§ **Estratto fornito**:
Siccome l’Italia va girata proprio tutta, per santificare questo centenario, quando il gruppo va di fretta fa quello che fanno gli italiani da cinquant’anni a questa parte, prende l’autosole.

Non era mai successo.

Da Forlì, sede di partenza, si riattraversa la linea gotica al contrario, si punta il Mugello, e da lì si risale per Bologna imboccando l’autostrada. Un po’ come se un tapis roulant d’asfalto, sorretto da piloni di cemento e protetto da guardrail e ginestre, proiettasse i corridori verso Bologna, dove li aspetta una lunga linea retta fino a Reggio Emilia.

Attraversare la Padania, tra cascine quadrate, stalle e campi di foraggio, con gli immancabili alberi di gelso a far loro da confine, vuol dire ripercorrere la storia del socialismo di casa nostra, che a differenza d’altre latitudini non nacque operaio, ma contadino.

(Voci di dati raccolte)
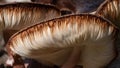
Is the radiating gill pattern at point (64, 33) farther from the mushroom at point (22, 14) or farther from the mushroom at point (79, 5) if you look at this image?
the mushroom at point (79, 5)

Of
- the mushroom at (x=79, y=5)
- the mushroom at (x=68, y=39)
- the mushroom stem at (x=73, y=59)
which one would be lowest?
the mushroom stem at (x=73, y=59)

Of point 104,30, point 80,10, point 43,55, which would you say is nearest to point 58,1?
point 80,10

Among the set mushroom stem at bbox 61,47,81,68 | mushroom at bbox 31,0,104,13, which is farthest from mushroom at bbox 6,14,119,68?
mushroom at bbox 31,0,104,13

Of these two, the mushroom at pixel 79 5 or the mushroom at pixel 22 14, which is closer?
the mushroom at pixel 22 14

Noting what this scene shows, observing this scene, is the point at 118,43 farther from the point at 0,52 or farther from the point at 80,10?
the point at 0,52

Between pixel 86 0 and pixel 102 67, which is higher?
pixel 86 0

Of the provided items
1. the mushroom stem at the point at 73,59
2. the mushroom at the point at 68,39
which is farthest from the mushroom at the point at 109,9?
the mushroom stem at the point at 73,59
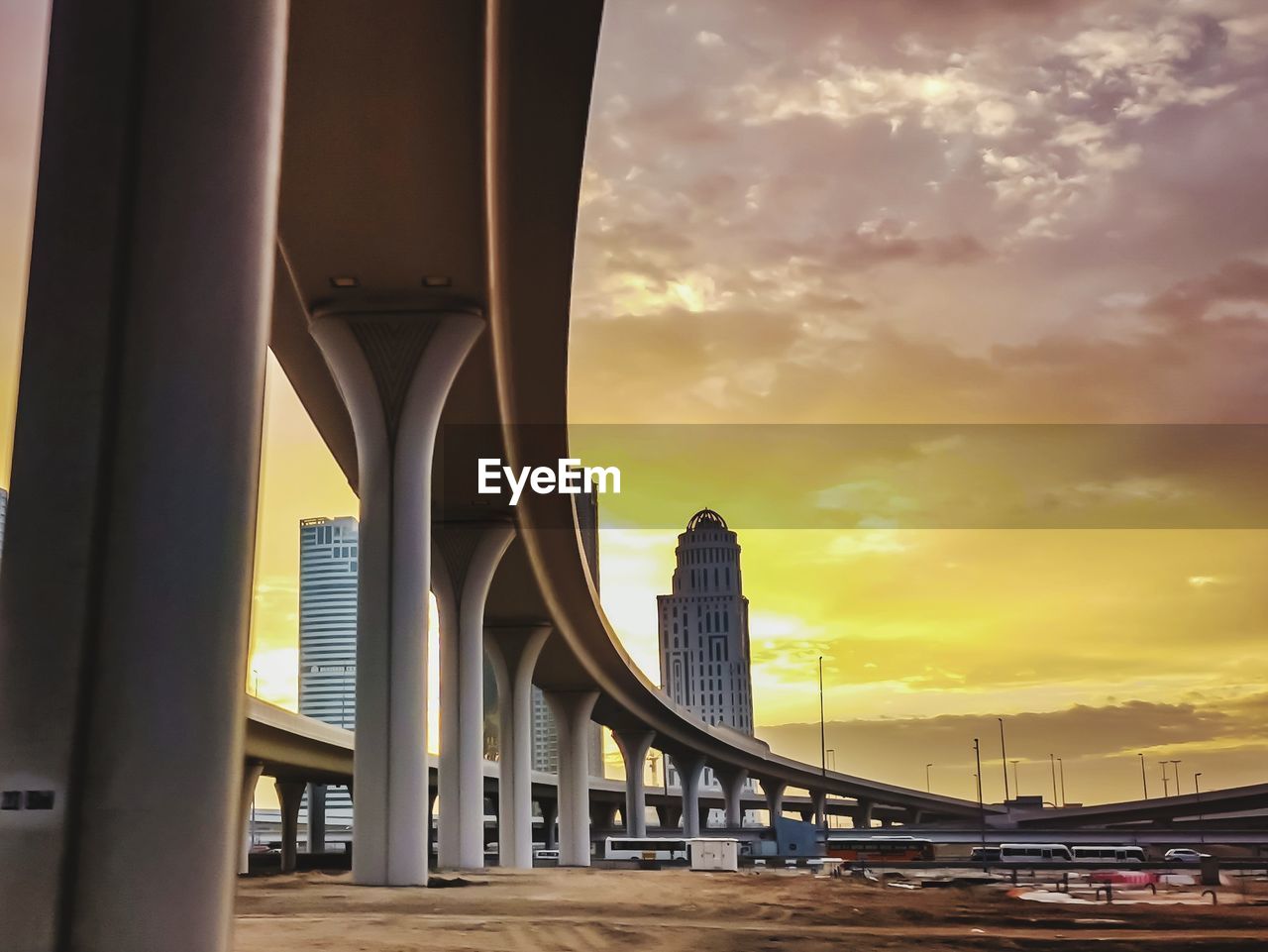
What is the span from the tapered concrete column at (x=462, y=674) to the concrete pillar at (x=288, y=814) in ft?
142

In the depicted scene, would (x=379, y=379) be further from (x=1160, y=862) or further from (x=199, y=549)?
(x=1160, y=862)

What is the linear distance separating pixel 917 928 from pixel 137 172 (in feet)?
57.1

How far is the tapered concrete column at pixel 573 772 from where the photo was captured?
238ft

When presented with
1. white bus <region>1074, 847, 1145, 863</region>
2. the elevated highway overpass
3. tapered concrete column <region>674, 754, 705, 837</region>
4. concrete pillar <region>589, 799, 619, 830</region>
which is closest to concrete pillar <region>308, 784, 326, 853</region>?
tapered concrete column <region>674, 754, 705, 837</region>

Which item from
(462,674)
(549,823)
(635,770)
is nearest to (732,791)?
(549,823)

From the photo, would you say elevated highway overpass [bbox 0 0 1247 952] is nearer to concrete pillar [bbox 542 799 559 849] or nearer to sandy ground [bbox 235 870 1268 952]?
sandy ground [bbox 235 870 1268 952]

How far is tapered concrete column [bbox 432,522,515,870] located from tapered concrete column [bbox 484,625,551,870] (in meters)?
14.8

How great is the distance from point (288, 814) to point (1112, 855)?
5057 cm

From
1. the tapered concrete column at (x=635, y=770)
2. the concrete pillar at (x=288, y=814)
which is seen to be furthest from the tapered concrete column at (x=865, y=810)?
the concrete pillar at (x=288, y=814)

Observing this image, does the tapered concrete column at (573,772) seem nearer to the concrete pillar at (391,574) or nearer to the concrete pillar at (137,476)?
the concrete pillar at (391,574)

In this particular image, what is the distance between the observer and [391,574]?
28812 mm

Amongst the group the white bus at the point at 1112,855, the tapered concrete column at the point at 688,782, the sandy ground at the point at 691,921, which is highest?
the tapered concrete column at the point at 688,782

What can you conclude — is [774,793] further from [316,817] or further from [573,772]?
[573,772]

§ **Scopo dell'esercizio**:
Come si legge il passo del brano sulla corsa in partenza da Forlì, a partire da "Da Forlì, sede" e fino a "operaio, ma contadino.", se si cambia "gelso" in "pioppo"?

§ **Risposta al compito**:
Da Forlì, sede di partenza, si riattraversa la linea gotica al contrario, si punta il Mugello, e da lì si risale per Bologna imboccando l’autostrada. Un po’ come se un tapis roulant d’asfalto, sorretto da piloni di cemento e protetto da guardrail e ginestre, proiettasse i corridori verso Bologna, dove li aspetta una lunga linea retta fino a Reggio Emilia.

Attraversare la Padania, tra cascine quadrate, stalle e campi di foraggio, con gli immancabili alberi di pioppo a far loro da confine, vuol dire ripercorrere la storia del socialismo di casa nostra, che a differenza d’altre latitudini non nacque operaio, ma contadino.